══ 所给文本
需要 LabelImg 转换 VOC 数据划分 - Githubissues

PaddlePaddle / PaddleDetection

Object Detection toolkit based on PaddlePaddle. It supports object detection, instance segmentation, multiple object tracking and real-time multi-person keypoint detection.

Apache License 2.0

12.62k stars 2.87k forks source link

需要 LabelImg 转换 VOC 数据划分 #7343

Closed monkeycc closed 1 year ago

monkeycc commented 1 year ago

问题确认 Search before asking

[X] 我已经查询历史issue，没有类似需求。I have searched the issues and found no similar feature requests.

需求描述 Feature Description

现有数据集格式

dataset/xxx/
├── annotations
│   ├── xxx1.xml
│   ├── xxx2.xml
│   ├── xxx3.xml
│   |   ...
├── images
│   ├── xxx1.jpg
│   ├── xxx2.jpg
│   ├── xxx3.jpg

需要划分数据集 https://github.com/PaddlePaddle/PaddleDetection/blob/release/2.5/docs/tutorials/data/PrepareDetDataSet.md

# 生成 label_list.txt 文件
>>echo -e "speedlimit\ncrosswalk\ntrafficlight\nstop" > label_list.txt

在win中不能生成

Write-Output : 无法处理参数，因为参数名称“e”具有二义性。可能的匹配项包括:  -ErrorAction -ErrorVariable。
════
■ 给定任务 A: 提取上面这篇关于 LabelImg 转换 VOC 数据划分的 GitHub issue 全文，一字不改地照录下来。
══ 所列清单
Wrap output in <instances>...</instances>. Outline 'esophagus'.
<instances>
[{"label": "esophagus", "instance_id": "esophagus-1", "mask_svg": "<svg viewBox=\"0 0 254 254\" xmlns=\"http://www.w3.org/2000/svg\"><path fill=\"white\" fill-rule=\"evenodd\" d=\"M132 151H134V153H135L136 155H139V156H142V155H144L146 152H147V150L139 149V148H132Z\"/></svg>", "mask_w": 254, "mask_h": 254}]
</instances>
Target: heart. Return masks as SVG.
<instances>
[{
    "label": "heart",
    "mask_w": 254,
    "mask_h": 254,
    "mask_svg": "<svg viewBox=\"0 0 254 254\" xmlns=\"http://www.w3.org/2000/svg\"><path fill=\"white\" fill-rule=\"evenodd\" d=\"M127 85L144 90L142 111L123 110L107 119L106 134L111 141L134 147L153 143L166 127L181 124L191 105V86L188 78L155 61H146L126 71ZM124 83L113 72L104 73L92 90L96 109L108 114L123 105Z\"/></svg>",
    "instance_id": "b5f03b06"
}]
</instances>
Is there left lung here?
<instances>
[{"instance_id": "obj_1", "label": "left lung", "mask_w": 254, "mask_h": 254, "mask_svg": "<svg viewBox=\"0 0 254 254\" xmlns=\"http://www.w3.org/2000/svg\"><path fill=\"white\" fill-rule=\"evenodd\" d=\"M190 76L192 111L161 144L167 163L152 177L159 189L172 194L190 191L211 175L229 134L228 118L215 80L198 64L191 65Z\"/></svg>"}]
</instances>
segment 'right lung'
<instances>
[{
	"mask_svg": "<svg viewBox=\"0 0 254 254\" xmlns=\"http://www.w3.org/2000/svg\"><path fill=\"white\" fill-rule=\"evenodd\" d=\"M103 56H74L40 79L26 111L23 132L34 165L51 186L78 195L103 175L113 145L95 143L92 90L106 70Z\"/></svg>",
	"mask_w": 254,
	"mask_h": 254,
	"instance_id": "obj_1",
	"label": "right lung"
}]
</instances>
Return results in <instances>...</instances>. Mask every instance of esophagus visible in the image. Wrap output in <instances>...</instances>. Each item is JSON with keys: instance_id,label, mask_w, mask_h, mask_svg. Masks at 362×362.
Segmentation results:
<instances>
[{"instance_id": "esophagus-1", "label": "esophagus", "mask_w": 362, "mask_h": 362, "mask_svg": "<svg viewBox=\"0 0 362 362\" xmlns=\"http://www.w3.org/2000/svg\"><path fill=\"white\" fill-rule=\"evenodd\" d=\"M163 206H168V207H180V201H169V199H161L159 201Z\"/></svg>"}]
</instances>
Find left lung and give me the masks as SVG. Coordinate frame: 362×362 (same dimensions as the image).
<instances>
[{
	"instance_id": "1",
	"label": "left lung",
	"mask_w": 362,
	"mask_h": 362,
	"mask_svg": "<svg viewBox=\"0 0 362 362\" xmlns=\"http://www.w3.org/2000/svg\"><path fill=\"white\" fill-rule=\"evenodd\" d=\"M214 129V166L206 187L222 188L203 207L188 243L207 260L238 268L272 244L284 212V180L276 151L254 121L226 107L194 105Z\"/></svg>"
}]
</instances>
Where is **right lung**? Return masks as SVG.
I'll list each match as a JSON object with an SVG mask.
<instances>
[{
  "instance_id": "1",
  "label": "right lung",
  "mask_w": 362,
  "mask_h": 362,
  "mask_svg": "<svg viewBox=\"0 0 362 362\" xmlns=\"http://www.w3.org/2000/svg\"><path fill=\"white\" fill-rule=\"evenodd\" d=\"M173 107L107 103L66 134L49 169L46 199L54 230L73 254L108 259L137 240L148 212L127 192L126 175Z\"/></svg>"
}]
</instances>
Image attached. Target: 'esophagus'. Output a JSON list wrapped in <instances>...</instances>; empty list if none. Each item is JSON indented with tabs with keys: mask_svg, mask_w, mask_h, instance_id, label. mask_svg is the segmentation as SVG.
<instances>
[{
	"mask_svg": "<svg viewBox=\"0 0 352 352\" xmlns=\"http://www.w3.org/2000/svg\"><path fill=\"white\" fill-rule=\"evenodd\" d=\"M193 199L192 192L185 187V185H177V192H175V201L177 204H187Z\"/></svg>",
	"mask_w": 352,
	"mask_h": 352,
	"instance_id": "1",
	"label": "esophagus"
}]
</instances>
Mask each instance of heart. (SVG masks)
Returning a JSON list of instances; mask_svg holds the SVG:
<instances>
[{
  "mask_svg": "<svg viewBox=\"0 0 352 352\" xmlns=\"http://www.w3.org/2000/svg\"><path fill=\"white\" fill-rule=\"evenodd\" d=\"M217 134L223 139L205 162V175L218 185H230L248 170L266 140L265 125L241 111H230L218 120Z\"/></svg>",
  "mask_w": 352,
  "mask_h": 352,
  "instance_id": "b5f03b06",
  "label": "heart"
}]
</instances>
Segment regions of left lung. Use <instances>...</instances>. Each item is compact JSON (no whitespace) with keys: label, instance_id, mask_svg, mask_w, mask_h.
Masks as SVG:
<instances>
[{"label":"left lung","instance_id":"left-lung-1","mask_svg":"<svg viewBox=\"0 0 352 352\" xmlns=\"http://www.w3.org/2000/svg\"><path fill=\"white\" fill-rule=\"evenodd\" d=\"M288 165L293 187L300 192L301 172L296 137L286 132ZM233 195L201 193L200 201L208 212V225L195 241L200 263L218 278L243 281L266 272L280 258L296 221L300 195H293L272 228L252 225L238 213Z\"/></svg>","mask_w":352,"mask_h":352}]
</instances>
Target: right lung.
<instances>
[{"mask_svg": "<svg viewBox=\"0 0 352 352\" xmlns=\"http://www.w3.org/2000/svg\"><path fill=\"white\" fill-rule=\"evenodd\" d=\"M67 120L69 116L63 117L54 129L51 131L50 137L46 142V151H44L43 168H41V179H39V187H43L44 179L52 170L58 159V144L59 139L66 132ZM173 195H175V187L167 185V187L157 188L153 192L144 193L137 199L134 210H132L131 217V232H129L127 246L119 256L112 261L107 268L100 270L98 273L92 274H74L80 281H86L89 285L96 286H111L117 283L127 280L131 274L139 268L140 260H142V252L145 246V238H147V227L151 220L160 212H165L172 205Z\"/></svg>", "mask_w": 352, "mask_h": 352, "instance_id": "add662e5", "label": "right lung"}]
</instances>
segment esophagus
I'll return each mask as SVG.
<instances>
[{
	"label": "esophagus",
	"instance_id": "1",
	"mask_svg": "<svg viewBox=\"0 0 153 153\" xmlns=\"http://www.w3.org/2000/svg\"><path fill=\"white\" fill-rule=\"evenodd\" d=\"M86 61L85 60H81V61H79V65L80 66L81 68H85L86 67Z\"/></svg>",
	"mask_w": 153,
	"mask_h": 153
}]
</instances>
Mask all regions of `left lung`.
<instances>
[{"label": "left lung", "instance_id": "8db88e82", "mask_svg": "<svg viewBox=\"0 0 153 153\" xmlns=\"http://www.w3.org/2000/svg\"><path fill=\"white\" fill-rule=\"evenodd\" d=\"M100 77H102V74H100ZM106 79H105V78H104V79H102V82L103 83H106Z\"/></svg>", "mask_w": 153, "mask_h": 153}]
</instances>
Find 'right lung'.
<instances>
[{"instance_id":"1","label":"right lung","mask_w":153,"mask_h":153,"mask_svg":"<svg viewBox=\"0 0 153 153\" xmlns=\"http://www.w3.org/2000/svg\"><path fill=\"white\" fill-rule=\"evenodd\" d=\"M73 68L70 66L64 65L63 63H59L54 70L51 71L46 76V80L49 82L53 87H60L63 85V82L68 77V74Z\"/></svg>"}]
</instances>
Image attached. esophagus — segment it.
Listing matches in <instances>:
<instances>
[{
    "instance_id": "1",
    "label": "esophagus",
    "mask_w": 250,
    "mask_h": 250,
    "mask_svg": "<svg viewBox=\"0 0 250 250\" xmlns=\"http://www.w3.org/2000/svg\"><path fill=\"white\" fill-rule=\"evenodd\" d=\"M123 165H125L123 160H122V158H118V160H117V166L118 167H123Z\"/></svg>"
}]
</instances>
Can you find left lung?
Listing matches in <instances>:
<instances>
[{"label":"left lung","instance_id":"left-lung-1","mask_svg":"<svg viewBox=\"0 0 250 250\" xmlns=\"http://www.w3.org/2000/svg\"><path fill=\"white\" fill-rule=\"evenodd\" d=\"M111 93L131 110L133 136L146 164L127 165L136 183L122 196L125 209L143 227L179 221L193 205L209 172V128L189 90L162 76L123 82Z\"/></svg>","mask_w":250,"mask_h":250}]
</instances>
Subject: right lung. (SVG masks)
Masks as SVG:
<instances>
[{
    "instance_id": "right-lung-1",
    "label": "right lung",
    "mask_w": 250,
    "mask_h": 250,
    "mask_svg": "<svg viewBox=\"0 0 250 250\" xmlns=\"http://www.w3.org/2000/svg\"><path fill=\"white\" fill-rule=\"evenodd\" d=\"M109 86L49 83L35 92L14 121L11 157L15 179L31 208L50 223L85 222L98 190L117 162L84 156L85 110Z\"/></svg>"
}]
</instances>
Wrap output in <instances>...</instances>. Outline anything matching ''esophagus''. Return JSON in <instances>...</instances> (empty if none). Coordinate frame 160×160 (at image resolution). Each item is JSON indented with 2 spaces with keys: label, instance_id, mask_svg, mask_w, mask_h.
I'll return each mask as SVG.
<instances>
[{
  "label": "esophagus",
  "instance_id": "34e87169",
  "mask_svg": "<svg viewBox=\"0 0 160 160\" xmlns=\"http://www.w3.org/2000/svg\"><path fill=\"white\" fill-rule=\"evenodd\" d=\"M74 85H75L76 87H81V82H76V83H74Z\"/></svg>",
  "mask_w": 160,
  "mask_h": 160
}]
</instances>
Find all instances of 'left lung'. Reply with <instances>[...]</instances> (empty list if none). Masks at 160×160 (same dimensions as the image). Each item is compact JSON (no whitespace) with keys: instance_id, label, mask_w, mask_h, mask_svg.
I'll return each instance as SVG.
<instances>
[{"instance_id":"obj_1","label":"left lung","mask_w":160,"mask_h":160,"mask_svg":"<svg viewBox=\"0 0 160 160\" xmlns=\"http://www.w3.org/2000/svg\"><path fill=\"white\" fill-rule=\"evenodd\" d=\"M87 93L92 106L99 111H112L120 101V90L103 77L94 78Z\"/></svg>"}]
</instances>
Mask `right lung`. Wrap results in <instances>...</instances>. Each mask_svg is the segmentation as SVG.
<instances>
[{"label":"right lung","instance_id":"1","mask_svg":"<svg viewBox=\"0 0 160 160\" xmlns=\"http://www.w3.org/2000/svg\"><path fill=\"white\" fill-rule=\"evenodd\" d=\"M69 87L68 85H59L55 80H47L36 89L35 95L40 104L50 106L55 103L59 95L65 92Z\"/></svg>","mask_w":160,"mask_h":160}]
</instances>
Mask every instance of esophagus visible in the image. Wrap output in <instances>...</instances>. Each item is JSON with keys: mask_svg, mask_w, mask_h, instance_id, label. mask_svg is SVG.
════
■ 给定任务 B: 从上面的清单中筛选出所有含有字符串“heart”的行，并逐行原样抄出。

■ 完整答案 A:
需要 LabelImg 转换 VOC 数据划分 - Githubissues

PaddlePaddle / PaddleDetection

Object Detection toolkit based on PaddlePaddle. It supports object detection, instance segmentation, multiple object tracking and real-time multi-person keypoint detection.

Apache License 2.0

12.62k stars 2.87k forks source link

需要 LabelImg 转换 VOC 数据划分 #7343

Closed monkeycc closed 1 year ago

monkeycc commented 1 year ago

问题确认 Search before asking

[X] 我已经查询历史issue，没有类似需求。I have searched the issues and found no similar feature requests.

需求描述 Feature Description

现有数据集格式

dataset/xxx/
├── annotations
│   ├── xxx1.xml
│   ├── xxx2.xml
│   ├── xxx3.xml
│   |   ...
├── images
│   ├── xxx1.jpg
│   ├── xxx2.jpg
│   ├── xxx3.jpg

需要划分数据集 https://github.com/PaddlePaddle/PaddleDetection/blob/release/2.5/docs/tutorials/data/PrepareDetDataSet.md

# 生成 label_list.txt 文件
>>echo -e "speedlimit\ncrosswalk\ntrafficlight\nstop" > label_list.txt

在win中不能生成

Write-Output : 无法处理参数，因为参数名称“e”具有二义性。可能的匹配项包括:  -ErrorAction -ErrorVariable。

■ 完整答案 B:
Target: heart. Return masks as SVG.
    "label": "heart",
Mask each instance of heart. (SVG masks)
  "label": "heart"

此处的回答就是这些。